In literature, sometimes depending upon what you read will make you think about what is good literature and what is bad literature. My definition of 'good literature' is literature that helps you learn and understand as to what happened and why did it happen.
'Remarks Concerning the Savages of North America' by Benjamin Franklin (pp. 462-466) is good literature, Benjamin talks about how the Native Americans are just the civilized as others. On page 462, Franklin states 'Savages we call them, because their manners differ from ours, which we think the perfection of civility; they think the same of theirs.' In this sentence, he is implying that the Natives think that what they are doing are civilized just like what we think that what we're doing is civilized.
In Thomas Paine 'Common Sense' text, he's backing up his arguments with details that readers can feel and make connections to. He states 'I have heard it asserted by some, that as America has flourished under her former connection with Great Britain, the same connection is necessary towards her happiness, and will always have the same effect' (pp. 684). Paine believes that America should get independence from Great Britain because of the government. He says 'Europe is too thickly planted with kingdoms to be long at peace, and whenever a war breaks out between England and any foreign power, the trade of America goes to ruin, because of her connection with Britain.' Just by America being dependent upon Great Britain, things will not go right for her. This text is good literature because the audience will understand as to why he wrote this.

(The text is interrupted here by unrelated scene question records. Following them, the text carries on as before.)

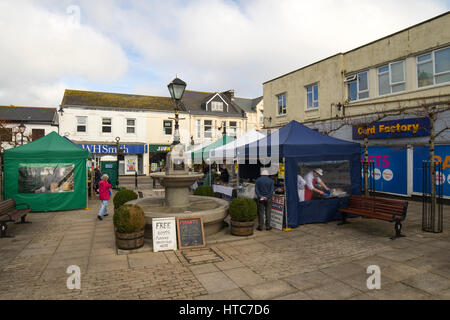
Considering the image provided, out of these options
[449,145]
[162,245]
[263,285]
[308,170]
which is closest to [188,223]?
[162,245]

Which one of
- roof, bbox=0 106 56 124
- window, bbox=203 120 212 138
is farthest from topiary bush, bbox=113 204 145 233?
roof, bbox=0 106 56 124

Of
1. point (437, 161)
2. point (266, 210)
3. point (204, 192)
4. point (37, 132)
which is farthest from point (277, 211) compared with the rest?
point (37, 132)

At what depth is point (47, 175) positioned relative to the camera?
1276 cm

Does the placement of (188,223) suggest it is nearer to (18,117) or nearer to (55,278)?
(55,278)

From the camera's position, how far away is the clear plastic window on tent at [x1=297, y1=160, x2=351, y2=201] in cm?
958

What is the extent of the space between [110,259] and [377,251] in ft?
20.3

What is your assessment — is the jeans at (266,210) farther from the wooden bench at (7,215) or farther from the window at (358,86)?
the window at (358,86)

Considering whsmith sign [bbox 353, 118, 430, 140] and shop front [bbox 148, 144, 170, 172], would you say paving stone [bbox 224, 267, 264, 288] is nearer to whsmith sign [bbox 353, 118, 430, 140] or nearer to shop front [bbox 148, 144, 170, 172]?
whsmith sign [bbox 353, 118, 430, 140]

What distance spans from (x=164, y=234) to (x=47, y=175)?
872 cm

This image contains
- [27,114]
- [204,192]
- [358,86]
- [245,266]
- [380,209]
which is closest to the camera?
[245,266]

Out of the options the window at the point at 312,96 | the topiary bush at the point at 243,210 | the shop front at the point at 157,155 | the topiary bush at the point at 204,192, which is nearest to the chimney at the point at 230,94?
the shop front at the point at 157,155

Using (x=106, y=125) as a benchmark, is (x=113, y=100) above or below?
above

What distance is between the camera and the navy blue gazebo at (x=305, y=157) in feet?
30.2

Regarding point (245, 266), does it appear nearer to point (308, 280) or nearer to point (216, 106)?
point (308, 280)
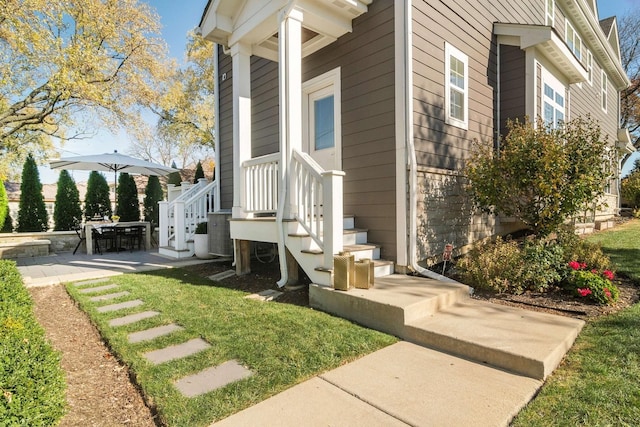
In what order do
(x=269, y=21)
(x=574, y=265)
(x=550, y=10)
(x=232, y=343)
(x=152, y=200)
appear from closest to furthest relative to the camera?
(x=232, y=343) → (x=574, y=265) → (x=269, y=21) → (x=550, y=10) → (x=152, y=200)

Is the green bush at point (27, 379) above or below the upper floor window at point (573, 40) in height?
below

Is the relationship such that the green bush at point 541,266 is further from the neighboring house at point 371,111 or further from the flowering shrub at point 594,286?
the neighboring house at point 371,111

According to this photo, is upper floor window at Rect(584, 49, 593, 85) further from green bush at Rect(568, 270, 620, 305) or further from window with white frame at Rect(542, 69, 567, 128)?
green bush at Rect(568, 270, 620, 305)

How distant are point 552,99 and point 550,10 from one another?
3687mm

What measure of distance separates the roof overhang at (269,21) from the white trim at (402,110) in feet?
2.35

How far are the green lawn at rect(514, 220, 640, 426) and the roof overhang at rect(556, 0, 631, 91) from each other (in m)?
10.1

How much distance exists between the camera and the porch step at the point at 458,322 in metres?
2.56

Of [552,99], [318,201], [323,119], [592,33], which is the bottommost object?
[318,201]

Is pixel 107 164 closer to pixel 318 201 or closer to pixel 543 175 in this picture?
pixel 318 201

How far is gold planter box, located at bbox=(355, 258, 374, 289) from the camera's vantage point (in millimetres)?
3836

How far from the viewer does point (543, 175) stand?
176 inches

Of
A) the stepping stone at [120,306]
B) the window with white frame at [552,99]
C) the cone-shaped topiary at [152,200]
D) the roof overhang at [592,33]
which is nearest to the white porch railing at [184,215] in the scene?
the stepping stone at [120,306]

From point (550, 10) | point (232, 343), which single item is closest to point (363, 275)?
point (232, 343)

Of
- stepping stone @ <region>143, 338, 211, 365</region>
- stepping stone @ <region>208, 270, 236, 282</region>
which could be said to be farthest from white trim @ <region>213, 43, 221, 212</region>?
stepping stone @ <region>143, 338, 211, 365</region>
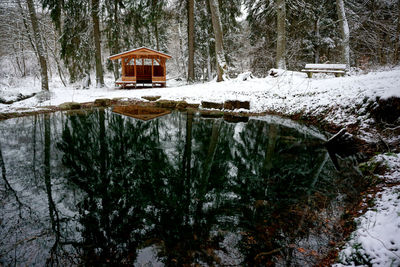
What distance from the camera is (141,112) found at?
432 inches

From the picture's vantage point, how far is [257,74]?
1883 centimetres

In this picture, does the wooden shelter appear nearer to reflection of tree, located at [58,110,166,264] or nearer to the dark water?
reflection of tree, located at [58,110,166,264]

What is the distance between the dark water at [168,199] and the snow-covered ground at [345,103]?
1.63ft

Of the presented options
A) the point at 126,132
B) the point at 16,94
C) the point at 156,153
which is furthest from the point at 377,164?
the point at 16,94

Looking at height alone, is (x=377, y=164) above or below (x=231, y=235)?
above

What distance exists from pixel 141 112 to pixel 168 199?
774cm

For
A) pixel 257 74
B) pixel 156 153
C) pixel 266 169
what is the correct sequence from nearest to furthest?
pixel 266 169 < pixel 156 153 < pixel 257 74

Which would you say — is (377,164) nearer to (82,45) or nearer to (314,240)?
(314,240)

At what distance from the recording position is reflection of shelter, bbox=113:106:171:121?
10172 millimetres

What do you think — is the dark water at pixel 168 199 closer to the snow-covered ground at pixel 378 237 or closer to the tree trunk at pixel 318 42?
the snow-covered ground at pixel 378 237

I would consider Edgar Allen Poe 'The Tell-Tale Heart' on page 666 as bad literature because you cannot learn or get any information from it. In the text, Poe wrote about how a man was freaked out by an old man's eye. One night, he decided to kill the man and once the police showed up he started going insane. I don't see how this is good literature because it doesn't teach you anything. It's just a short story for entertainment.
Hawthorne's 'The May-Pole of Merry Mount' is bad literature. He labeled the Puritans as bad people when actually they are the people who believe that God is the reason why they should change their ways. On page 362, he describes them by saying 'But a band of Puritans, who watched the scene, invisible themselves, compared the masques to those devils and ruined souls, with whom their superstition people the black wilderness.' With the Puritans being characterized as bad people, there isn't anything you can learn from this.
The reading 'Narrative of the Life of Frederick Douglass, An American Slave' (pp. 1159-1228) is very good literature. Through the years of early America, slavery was a huge thing. In this autobiography, there is information that you can learn about his life as a slave. I say this is good literature because as I read, I could feel and visualize what he wrote.